4 counties - Billings, Golden Valley, McKenzie and Slope - seek to build roads in western ND grasslands
FARGO -- Four counties within the Little Missouri National Grassland have gone to court seeking authority to build roads in areas now managed as roadless and eligible for wilderness.
The lawsuit, filed July 30 in U.S. District Court in Bismarck, would imperil a proposal to designate pockets of the grasslands as wilderness areas, advocates said Wednesday.
"They want to open the roads to make it ineligible for wilderness," Mike McEnroe, a conservation advocate who backs the wilderness proposal, told The Forum Editorial Board.
The federal government, which has 60 days to answer the lawsuit, has not yet filed its response.
"We're gathering information and we're working on a response," said Babette Anderson, a Forest Service spokeswoman, who otherwise declined comment.
A group called the Badlands Conservation Alliance has pushed the Prairie Legacy Wilderness proposal since 2008 to permanently protect almost 40,000 acres in six parcels that now are managed as wilderness areas.
Five of the areas are located within the Little Missouri National Grassland in western North Dakota, and one falls within the Sheyenne National Grassland in the southeast.
The lawsuit by Billings, Golden Valley, McKenzie and Slope counties, claims authority to establish section-line county roads.
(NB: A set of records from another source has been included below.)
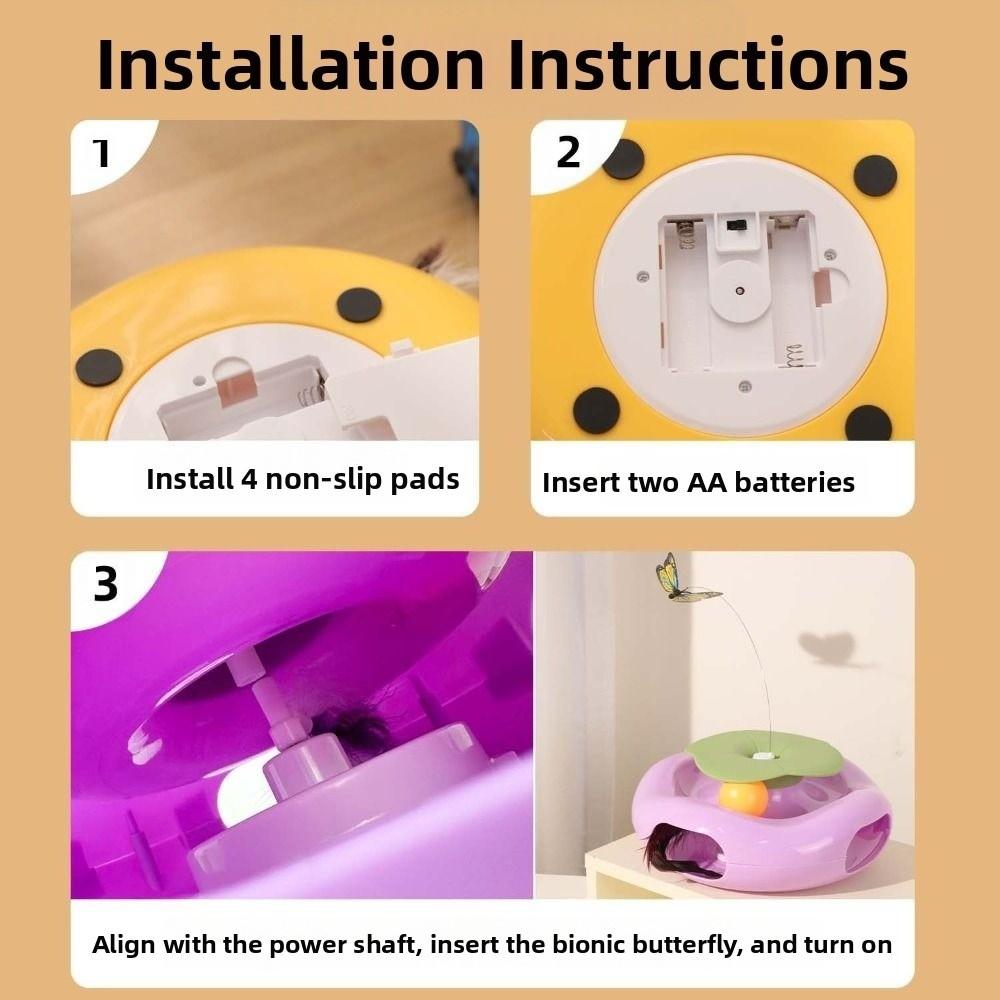 Installation Instructions

1

Install 4 non-slip pads

2

Insert two AA batteries

3

Align with the power shaft, insert the bionic butterfly, and turn on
Although the land in question falls within national grasslands, the counties have not abandoned the claimed public road rights-of-way, according to the lawsuit.
Although put forth four years ago, the wilderness proposal has yet to be introduced in Congress, and backers are looking for legislative sponsors.
Badlands areas proposed as wilderness include Twin Buttes, Kendley Plateau, Bullion Butte and Long X Divide.
Lone Butte and Long X Divide are adjacent to the north unit of Theodore Roosevelt National Park.
Bullion Butte, with a sandstone caprock that forms dramatic cliffs, is described in the proposal as a "pivotal landmark" in the southern Little Missouri National Grassland.
Nearby is Kendley Plateau, located east of the Little Missouri River, and both are near a unique area of Ponderosa pine.
The areas proposed as wilderness are among 1.2 million acres of national grasslands in North Dakota, which has national wildlife refuges but no areas designated as wilderness.
Wilderness proponents say the North Dakota Badlands are under unprecedented pressure from petroleum development in the state's Oil Patch, thus making it even more important to protect remaining tracts that are undisturbed.
"Mr. Helms says they're going to drill and frack" -- shorthand for hydraulic fraturing -- "every section," said Jan Swenson, executive director of the Badlands Conservation Alliance, referring to Lynn Helms, the state's top oil regulator.
So far, about 7,300 oil wells are in production, but the number could top 40,000 after several more decades of drilling, with production to last even longer, she said.
Comparatively little drilling has occurred so far on the Little Missouri National Grasslands, but 85 percent has been leased for oil and gas development, said Connie Triplett, president of the Badlands Conservation Alliance.
"It will get chopped up, mile by mile, road by road," she said. "I think people don't realize it yet, but when it is, I think they'll be horrified."
Even if designated as wilderness, cattle grazing could continue, with certain restrictions, including a ban of motorized vehicles.
A spokesman for Sen. John Hoeven, R-N.D., said the public soon will have an opportunity to comment on the next management plan for the national grasslands, which still proposes to manage the areas as eligible for wilderness.
"We're very supportive of that process and will see what emerges," said Don Canton, Hoeven's press aide, adding that all stakeholders, including ranchers and energy developers, will be able to comment.
Dave Pieper, the retired Dakota Prairie Grasslands supervisor, who compiled the current 2002 management plan, supports the wilderness protection proposal.
The plan draws upon 75,000 public comments, including ranchers, oil and gas representatives, and conservation and outdoor recreation advocates, he said.
Lawyers for the counties could not be reached for comment.